Start of Page

On Friday, April 3, Wilder and Sellers filmed the scene in which Orville
gives a piano lesson to a child while growing increasingly convinced that
his wife, played by Felicia Farr, is (as Wilder put it) “doing it” with the
milkman. Standing on the sidelines along with Peter’s costars Dean Martin,
Kim Novak, Felicia Farr, and Cliff Osmond, Britt watched her husband
perform for the first time. She was amazed by his extraordinary talent and
spark. So were the others, including Wilder himself, who, despite his experience as a director, couldn’t help but break out into unrestrained laughter
during Peter’s takes.

“And then he did not show up on Monday,” Billy Wilder declared
from a distance of thirty-five years. “He had borrowed some money from
me because he wanted to take his kids to Disneyland. He was at Disneyland!
That’s the last I saw of him, giving him the money. It was two or three
hundred dollars.”

End of Page

• **Parts of the exercise**:
1. In the Wilder and Sellers passage, who played Orville's wife?
2. Write out the Wilder and Sellers passage word for word, from "On Friday, April" up to and including "during Peter’s takes.".
The items come from a separate source.

Start of Records provided

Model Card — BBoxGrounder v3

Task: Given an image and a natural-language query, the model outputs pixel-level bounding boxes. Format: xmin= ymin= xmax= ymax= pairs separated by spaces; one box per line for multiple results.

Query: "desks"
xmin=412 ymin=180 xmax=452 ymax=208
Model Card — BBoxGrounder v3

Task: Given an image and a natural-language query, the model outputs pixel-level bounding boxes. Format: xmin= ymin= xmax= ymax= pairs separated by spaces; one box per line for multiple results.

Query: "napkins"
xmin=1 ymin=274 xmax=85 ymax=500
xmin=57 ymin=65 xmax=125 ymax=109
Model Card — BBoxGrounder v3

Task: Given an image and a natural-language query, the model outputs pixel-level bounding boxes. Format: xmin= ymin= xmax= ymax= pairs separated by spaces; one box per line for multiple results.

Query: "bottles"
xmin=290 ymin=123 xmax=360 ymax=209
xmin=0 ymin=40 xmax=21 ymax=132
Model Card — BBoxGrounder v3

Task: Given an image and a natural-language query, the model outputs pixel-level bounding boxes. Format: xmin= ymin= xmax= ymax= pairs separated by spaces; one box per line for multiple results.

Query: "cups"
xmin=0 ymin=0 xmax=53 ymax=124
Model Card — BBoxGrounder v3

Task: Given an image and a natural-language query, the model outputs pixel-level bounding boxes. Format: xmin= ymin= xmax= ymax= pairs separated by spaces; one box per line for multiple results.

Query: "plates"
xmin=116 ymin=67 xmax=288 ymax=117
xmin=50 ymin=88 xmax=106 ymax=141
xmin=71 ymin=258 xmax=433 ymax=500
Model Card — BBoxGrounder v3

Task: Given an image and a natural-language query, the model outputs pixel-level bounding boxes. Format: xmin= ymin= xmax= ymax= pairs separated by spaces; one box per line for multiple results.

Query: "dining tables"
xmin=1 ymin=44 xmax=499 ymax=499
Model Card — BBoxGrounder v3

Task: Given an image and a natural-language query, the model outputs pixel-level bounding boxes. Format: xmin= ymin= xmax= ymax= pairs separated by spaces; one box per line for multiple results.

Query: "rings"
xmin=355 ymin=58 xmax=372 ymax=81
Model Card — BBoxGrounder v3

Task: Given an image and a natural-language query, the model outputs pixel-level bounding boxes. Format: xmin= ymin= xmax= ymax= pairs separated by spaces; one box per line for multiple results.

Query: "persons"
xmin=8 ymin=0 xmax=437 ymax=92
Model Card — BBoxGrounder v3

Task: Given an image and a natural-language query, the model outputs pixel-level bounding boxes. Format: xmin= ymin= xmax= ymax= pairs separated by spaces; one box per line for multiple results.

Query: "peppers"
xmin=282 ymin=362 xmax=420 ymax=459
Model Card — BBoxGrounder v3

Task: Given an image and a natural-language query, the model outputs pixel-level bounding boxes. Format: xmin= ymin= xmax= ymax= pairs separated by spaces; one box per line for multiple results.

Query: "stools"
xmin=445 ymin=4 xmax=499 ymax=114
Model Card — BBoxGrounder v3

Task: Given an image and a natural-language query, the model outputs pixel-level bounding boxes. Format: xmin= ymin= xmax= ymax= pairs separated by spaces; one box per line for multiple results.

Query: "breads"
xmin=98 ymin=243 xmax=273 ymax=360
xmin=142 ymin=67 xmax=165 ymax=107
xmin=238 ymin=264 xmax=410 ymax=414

End of Records provided

• **Solved tasks**:
1. Felicia Farr

2.
On Friday, April 3, Wilder and Sellers filmed the scene in which Orville
gives a piano lesson to a child while growing increasingly convinced that
his wife, played by Felicia Farr, is (as Wilder put it) “doing it” with the
milkman. Standing on the sidelines along with Peter’s costars Dean Martin,
Kim Novak, Felicia Farr, and Cliff Osmond, Britt watched her husband
perform for the first time. She was amazed by his extraordinary talent and
spark. So were the others, including Wilder himself, who, despite his experience as a director, couldn’t help but break out into unrestrained laughter
during Peter’s takes.